The focus of their review was on butterfly population trends and extinction rates in southern Swedish agricultural landscapes. In some areas, half of the butterfly fauna has been lost over the past 60-100 years. As a valuable insect pollinator, the decline of the butterfly could have ramifications for farmers.

 

Marked changes in land use in Northern Europe, such as loss of hay meadows, has impacted severely on butterfly species, as the creatures now lack many of their key habitats.
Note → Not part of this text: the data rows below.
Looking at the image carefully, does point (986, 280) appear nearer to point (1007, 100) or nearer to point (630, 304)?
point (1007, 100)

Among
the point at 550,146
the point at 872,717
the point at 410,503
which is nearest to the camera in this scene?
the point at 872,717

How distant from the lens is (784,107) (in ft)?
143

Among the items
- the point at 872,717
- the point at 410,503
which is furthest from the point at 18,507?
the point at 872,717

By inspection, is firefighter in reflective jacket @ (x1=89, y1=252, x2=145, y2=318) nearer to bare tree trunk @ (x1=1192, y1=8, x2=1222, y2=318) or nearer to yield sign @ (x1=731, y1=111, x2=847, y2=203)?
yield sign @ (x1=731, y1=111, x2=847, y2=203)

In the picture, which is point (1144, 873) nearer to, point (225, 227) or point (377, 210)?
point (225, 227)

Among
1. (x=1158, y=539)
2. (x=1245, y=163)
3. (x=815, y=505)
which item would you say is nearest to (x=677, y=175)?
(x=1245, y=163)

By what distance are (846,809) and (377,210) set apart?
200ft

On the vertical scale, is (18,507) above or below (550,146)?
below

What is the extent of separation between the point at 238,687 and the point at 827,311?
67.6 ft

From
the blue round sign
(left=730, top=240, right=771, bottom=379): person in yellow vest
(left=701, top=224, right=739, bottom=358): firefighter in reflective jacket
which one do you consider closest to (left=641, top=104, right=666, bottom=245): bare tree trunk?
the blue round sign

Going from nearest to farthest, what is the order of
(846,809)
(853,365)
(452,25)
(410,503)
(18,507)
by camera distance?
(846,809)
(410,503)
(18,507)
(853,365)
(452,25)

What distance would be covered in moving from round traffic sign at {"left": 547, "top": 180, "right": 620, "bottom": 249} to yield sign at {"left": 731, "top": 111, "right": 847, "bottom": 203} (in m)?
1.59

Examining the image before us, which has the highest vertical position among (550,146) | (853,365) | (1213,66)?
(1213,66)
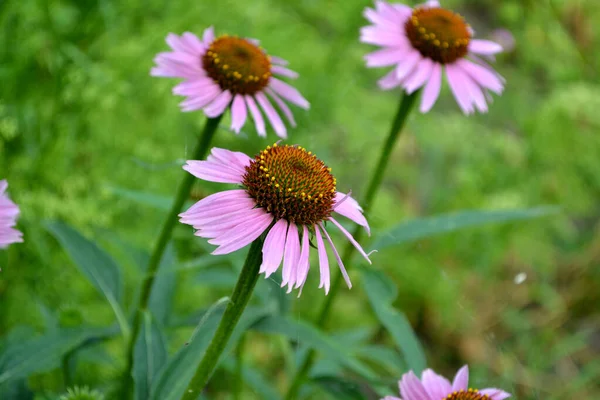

In the UK, the loss of species-rich meadowland has had the same effect.

 

In Sweden, grazed, mixed open woodlands have been transformed into dense forests and domestic grazers have been relocated from woodlands to arable fields and semi-natural grasslands, the researchers said. Hay and silage harvests now start much earlier in the season, which has reduced the time available for butterflies' larval development.

 

Alongside these changes, intensified land use has also markedly reduced the availability of nectar in the landscape. Adding to these problems, current agricultural subsidy systems favour intensive grazing on the remaining semi-natural grasslands, which has compounded the impacts of land use change on butterfly diversity, by drastically limiting the species of plants growing on grasslands.

 

Despite their worrying findings, the researchers revealed that relatively minor adjustments to land management could drastically counteract the declines. They recommended that, in order to mitigate risks of further species loss and to work towards recovery of threatened butterfly populations, farmers could receive incentives to graze later, introduce rotational grazing with parts of semi-natural grasslands grazed only in late summer in some years, and carefully choose their grazers.